The current implementation of Spamikaze has only a primitive way of avoiding false positives: querying one or more WhiteLists of known mail servers (eg. whitelist.surriel.com) and avoiding the listing of those IP addresses. Not only is it a lot of work to manually maintain such a whitelist, but such a whitelist is also bound to be incomplete and/or inaccurate.
Spamikaze's goal would be to only block those IP addresses that send out a lot of spam and little legitimate email; that way the users of Spamikaze powered DNSBLs would get little spam, while losing only very little legitimate email. There are various ideas on how to identify both spammy IP addresses (that should be blocked) and IP addresses that are the source of lots of legitimate email (and should not be blocked). Please add your idea to this list, so we can discuss them all and decide what to do:
Rik's idea
This method should be best for large sites, or DNSBLs that get a reasonable number of queries.
- For each IP address, measure:
- The number of spamtrap mails recently received.
- The total amount of email received (if we assume that the amount of DNSBL queries corresponds to the number of emails received from this IP by the DNSBL users, we can count the DNSBL queries about this IP address).
- For the database as a whole:
- Calculate the average ratio of (spamtrap mails / total emails) - "spamtrap ratio".
- Calculate the standard deviation.
- For each IP address in the database:
- Blocklist if the IP address has a spamtrap ratio higher than average + standard deviation.
- Auto-whitelist if the IP address has a spamtrap ratio lower than average - standard deviation.
enhancements
- If the ratio is near the average, follow the user's preferences:
- An aggressive list may still want to blocklist, if a spamtrap mail was received recently.
- A more cautious list may not want to block these IP addresses.
A third option would be to be cautious for IP addresses that are on one of the WhiteLists, and aggressive for other IP addresses.
- The score of an IP address can be modified depending on reverse DNS - missing or dynamic looking reverse DNS can get a host blocked faster than reverse DNS that looks like a mail server, etc...

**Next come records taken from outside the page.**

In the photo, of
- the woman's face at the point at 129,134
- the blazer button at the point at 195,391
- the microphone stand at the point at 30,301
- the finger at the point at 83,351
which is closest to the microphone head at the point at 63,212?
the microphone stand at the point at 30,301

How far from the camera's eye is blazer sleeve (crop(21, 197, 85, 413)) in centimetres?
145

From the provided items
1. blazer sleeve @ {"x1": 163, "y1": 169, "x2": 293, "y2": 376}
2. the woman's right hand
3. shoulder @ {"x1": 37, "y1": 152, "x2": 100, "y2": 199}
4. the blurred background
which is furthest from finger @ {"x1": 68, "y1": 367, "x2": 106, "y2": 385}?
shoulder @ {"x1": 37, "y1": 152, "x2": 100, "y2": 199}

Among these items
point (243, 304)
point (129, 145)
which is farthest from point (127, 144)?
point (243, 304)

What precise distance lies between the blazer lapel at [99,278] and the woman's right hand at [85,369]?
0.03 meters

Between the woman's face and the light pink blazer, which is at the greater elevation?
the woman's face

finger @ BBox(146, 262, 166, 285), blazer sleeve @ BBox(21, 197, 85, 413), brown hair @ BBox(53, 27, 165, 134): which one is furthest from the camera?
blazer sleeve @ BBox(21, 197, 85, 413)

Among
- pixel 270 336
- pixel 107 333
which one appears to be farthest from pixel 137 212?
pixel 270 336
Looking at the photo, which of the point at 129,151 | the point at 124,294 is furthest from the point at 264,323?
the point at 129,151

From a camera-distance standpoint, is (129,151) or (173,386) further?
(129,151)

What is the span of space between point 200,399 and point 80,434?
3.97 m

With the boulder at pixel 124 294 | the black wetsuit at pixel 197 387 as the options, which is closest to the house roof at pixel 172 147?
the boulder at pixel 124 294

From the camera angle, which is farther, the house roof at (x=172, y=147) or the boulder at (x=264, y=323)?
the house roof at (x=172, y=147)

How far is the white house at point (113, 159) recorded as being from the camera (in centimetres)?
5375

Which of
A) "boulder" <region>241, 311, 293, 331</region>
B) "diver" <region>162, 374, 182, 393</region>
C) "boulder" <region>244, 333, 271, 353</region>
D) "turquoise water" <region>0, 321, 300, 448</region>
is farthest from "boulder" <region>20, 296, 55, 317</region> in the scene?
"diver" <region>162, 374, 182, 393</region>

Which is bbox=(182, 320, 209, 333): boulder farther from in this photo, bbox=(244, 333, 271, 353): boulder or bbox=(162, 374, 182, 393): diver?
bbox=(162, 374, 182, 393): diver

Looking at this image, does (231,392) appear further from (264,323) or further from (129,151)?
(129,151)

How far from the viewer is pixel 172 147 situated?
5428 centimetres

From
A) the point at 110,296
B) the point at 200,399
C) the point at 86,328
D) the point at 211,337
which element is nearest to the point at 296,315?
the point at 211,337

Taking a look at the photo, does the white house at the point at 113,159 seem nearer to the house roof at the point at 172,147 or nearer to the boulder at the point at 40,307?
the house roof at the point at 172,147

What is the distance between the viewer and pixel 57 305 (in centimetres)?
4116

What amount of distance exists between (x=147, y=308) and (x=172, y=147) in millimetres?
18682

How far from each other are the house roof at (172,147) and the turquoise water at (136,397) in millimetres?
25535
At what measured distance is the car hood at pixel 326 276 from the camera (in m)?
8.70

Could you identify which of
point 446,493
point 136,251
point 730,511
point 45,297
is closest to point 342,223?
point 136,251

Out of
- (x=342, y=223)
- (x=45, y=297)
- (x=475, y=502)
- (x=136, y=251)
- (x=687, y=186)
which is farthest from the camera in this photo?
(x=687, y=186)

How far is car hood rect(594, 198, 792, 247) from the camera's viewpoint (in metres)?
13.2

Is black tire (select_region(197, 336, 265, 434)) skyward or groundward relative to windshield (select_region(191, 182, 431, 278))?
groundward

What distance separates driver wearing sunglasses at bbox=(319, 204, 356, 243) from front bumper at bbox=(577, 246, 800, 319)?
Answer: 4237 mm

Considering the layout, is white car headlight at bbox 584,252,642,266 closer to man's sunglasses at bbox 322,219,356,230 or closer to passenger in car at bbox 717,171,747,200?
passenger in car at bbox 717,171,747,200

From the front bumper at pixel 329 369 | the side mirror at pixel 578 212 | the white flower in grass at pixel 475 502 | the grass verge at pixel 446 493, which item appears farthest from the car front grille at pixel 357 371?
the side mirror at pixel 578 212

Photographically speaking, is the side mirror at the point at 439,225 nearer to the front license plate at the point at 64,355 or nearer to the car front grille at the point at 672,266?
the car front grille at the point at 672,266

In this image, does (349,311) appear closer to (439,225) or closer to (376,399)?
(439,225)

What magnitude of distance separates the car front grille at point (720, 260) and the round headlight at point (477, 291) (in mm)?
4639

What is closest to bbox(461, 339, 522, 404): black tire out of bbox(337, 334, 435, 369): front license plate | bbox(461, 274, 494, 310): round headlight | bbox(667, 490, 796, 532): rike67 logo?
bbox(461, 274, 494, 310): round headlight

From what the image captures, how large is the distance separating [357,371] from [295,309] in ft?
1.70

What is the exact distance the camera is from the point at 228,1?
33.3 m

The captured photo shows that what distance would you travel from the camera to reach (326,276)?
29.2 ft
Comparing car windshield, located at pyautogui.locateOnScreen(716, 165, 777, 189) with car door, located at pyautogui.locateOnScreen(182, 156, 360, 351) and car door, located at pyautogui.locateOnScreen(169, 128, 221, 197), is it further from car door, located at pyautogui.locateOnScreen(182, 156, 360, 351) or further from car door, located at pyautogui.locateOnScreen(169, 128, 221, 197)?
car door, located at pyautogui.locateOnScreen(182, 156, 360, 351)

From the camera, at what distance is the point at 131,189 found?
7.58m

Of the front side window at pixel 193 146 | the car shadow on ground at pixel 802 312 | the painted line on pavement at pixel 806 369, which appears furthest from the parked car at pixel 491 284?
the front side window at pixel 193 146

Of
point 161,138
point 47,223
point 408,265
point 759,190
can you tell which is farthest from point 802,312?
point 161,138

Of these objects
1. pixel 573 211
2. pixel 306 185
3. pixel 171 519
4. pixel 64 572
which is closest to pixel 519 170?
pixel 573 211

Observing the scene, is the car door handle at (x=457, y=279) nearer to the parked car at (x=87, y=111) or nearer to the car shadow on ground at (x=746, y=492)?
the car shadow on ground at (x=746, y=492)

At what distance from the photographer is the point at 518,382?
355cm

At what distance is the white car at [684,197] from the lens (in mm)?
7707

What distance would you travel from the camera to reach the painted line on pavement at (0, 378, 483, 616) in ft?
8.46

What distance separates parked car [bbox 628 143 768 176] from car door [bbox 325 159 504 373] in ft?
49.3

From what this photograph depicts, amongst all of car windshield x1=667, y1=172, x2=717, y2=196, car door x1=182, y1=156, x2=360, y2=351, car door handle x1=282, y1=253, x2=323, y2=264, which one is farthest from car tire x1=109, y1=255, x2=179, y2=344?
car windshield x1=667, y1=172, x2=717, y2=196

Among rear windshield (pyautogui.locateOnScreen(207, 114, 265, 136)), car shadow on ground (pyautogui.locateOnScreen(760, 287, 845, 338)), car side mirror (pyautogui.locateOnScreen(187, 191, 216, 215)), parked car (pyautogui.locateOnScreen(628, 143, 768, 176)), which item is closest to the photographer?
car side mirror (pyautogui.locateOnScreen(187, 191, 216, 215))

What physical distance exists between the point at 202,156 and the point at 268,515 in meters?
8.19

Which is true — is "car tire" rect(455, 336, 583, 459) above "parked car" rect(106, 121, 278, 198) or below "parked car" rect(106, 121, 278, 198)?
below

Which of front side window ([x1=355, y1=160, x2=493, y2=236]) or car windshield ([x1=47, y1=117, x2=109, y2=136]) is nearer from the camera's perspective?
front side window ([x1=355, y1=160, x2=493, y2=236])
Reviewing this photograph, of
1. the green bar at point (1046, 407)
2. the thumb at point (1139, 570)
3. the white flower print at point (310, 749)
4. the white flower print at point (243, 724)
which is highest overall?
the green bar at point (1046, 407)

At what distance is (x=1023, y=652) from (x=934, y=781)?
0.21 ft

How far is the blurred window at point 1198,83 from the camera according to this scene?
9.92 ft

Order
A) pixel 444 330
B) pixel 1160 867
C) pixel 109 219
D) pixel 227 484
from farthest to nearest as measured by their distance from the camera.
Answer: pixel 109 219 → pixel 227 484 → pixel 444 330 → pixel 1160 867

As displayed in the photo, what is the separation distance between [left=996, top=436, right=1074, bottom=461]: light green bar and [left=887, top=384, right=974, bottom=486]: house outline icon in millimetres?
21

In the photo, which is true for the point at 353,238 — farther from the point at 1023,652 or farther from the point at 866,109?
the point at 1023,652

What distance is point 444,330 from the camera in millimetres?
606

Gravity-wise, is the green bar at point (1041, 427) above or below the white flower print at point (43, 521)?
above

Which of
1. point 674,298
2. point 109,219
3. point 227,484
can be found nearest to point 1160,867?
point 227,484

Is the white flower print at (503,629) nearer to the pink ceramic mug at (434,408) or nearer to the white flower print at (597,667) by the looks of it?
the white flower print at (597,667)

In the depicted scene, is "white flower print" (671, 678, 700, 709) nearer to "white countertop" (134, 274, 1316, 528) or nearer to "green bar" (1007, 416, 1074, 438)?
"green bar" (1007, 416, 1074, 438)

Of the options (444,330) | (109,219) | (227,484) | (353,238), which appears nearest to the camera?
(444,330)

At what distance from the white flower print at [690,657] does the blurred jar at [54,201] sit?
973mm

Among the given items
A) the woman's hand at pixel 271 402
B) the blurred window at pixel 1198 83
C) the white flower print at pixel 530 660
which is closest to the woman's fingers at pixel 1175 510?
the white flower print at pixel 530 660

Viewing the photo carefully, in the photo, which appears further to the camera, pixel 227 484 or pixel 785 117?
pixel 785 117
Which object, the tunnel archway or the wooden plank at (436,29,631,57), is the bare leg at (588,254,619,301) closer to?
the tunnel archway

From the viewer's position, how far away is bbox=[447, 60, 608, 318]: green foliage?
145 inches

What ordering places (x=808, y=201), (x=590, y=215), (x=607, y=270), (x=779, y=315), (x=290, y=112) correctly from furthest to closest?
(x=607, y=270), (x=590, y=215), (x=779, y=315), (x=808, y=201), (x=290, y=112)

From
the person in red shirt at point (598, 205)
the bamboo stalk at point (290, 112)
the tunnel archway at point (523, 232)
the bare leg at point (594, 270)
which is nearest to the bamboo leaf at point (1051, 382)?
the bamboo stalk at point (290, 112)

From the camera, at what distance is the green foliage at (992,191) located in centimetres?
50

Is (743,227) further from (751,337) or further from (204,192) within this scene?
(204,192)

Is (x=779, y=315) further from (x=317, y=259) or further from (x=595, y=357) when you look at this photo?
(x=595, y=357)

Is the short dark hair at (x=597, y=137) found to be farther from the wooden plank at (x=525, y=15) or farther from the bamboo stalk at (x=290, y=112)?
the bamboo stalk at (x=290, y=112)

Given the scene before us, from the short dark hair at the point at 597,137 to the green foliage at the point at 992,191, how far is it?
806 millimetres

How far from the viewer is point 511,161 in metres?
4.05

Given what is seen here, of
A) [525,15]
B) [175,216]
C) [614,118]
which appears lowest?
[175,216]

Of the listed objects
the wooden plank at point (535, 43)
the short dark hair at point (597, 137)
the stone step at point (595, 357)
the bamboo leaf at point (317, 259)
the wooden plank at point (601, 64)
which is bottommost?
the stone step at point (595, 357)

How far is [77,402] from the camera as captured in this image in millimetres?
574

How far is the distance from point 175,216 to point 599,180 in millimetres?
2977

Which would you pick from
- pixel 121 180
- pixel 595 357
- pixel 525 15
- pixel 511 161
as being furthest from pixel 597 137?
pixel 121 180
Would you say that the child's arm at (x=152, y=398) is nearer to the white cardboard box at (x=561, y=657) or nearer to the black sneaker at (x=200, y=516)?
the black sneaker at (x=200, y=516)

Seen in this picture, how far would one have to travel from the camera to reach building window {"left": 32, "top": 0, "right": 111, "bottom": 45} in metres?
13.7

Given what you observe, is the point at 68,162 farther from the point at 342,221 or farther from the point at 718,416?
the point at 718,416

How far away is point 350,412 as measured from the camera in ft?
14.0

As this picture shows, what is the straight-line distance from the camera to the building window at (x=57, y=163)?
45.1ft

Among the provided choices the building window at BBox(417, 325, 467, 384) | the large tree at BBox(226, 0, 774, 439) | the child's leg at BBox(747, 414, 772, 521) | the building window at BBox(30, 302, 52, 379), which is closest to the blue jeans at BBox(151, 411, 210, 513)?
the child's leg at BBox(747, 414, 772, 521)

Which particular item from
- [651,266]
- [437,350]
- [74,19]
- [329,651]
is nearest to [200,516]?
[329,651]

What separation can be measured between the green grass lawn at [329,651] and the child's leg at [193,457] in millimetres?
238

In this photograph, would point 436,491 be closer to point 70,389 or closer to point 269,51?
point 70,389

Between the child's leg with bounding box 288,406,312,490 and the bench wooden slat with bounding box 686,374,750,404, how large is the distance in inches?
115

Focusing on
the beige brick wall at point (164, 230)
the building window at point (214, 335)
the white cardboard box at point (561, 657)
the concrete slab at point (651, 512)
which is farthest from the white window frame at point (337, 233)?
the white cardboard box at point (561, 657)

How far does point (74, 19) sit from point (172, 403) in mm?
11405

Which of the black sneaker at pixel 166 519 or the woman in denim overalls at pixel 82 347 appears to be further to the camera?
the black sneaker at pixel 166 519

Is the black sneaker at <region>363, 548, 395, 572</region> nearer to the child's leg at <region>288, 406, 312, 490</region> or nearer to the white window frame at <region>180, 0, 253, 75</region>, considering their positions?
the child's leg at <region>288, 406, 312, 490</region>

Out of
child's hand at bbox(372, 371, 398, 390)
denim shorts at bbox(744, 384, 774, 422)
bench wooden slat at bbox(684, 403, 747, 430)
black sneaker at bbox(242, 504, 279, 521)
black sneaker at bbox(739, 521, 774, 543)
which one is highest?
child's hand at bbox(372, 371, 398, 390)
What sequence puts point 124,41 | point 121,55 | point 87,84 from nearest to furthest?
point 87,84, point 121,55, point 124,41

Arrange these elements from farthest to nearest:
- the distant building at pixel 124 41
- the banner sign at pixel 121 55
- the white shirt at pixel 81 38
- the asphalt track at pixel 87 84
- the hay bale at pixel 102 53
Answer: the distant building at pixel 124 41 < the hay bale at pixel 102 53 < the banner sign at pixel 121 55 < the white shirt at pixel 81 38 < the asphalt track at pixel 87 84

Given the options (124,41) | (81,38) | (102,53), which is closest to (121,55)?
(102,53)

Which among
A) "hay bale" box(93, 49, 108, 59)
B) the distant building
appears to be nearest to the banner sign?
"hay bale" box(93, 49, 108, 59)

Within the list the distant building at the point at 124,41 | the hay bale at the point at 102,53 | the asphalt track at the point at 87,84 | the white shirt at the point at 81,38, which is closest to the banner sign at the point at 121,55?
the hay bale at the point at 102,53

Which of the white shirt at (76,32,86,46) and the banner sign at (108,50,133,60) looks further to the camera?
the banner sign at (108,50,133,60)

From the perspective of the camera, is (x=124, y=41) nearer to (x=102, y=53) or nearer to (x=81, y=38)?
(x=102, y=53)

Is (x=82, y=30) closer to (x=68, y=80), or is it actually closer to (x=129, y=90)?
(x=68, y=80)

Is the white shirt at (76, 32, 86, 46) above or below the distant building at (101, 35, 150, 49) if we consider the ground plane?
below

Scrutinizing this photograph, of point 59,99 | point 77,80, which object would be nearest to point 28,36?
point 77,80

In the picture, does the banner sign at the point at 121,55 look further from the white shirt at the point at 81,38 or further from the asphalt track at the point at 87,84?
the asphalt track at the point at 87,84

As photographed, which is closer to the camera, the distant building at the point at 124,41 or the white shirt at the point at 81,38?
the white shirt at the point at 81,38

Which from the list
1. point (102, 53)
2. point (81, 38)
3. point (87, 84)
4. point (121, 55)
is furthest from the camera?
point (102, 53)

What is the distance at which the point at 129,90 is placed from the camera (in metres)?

- The IP address will automatically expire from the database if it stops sending mail to spamtraps, since the legitimate mail will cause the spamtrap ratio to go below the average.
optimizations
- only track spamtrap ratio for IP addresses that have sent spamtrap mail recently
- for other IP addresses we only count queries
- the ratio for other IP addresses will be zero, since they did not send any mail to spamtraps
- this way we only need to track the ratio for a small subset of all IP addresses
SELECT ip FROM blocklist,statistics WHERE (blocklist.spam / blocklist.queries) > (SUM(statistics.spam) / SUM(statistics.queries));
- only count DNS queries from a certain time interval, eg. between a day and a month ago
- if a host suddenly starts spewing spam out of nowhere, it will be listed quickly
- if a host has been sending out legitimate email steadily for weeks, it will not get listed easily
- when rotating/expiring queries from the query count tables
calculate and store the total spamtrap mail count and query count in a statistics table
recalculate the queries count for the IP addresses that sent spamtrap email recently
- if the ratio for a listed IP address now drops below the average, the IP address will drop out of the blocklist
- expire the hosts that sent out spamtrap mail
- a fixed time after the last spamtrap mail was received
- low overhead expiry, easier than recalculating ratios
the statistics table would contain:
- total DNS queries and spamtrap emails per day
- can be expired together with DNS query history
- from this we derive the threshold for blacklisting IP addresses
- total DNS queries and spamtrap emails per day
lonki's idea
This method should be best for small (or even personal) Spamikaze installations.
- Use spamassassin to find out the IP addresses that send ham.
- Use that data to build up a whitelist.
- The sample size is probably too small for statistical analysis.
Nico's Idea
Using a greylisting method reduces the amount of spam tremendously without (almost) any false positives.
Such a greylist system also produces a record of servers which deliver large amounts of mail over a period of time as well as servers who try to initially send mail, get temporary rejected and never try again to the same recipient. Such servers are obvious sources for being blacklisted.